The tune is best known as part of the Playford Dancing Master Country Dances dating to the 17th century–not forgetting that when Playford himself was penning these tunes and the dances that went with them, they were already getting ‘old’. It’s written a a slow jig tempo 6/8, and you can take a lot of liberties with the tune (as we did) as it doesn’t tire of being played over and over again. Not strictly Cornish trad, but I think, like a few other Playford tunes, good credentials for being known here, like in other parts of Britain, given the popularity of Broadsides and the appetite for them.
Drive the cold winter away, also known as All Hail to the Days was written or accumulated anonymously. It is a song about merriment, reflection and revellery during the darkest time of the year. To us, it summed up what guise dancing is all about, sharing joy in music and friendship, having fun in disguise, letting bygones by bygones, letting go of bad times, and wishing it would warm up a bit.

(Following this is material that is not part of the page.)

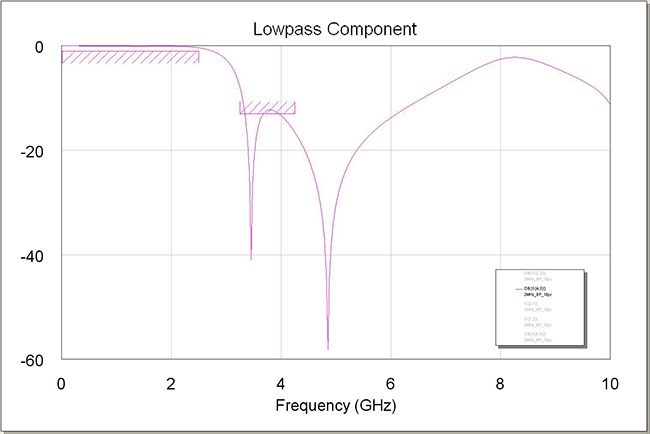 Figure 2: Low Pass Filter Response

‘Tis ill for a mind to anger inclined
To think of small injuries now
Using this tune we made an electronic experiment. Using a Casio MT-68 keyboard, Beringer Model D (Moog clone) plugged into an Arturia Keystep we recorded the melody and some effects (whooshing wind) alongside the Casio’s analogue 6/8 “slow rock” rhythm. We experimented with recording mandolin over it, and also fiddle. The fiddle melody didn’t do the production any favours so we removed it, but we kept, and seriously filtered a double-stopped accompaniment.
It was also an opportunity to try some mastering at home. This was a taster for a project we have just started working on in earnest, to record the ‘fairy music’ of Arthur Mata, the first horner of the Gorsedh and early proponent of the 1920s/30s Cornish revival.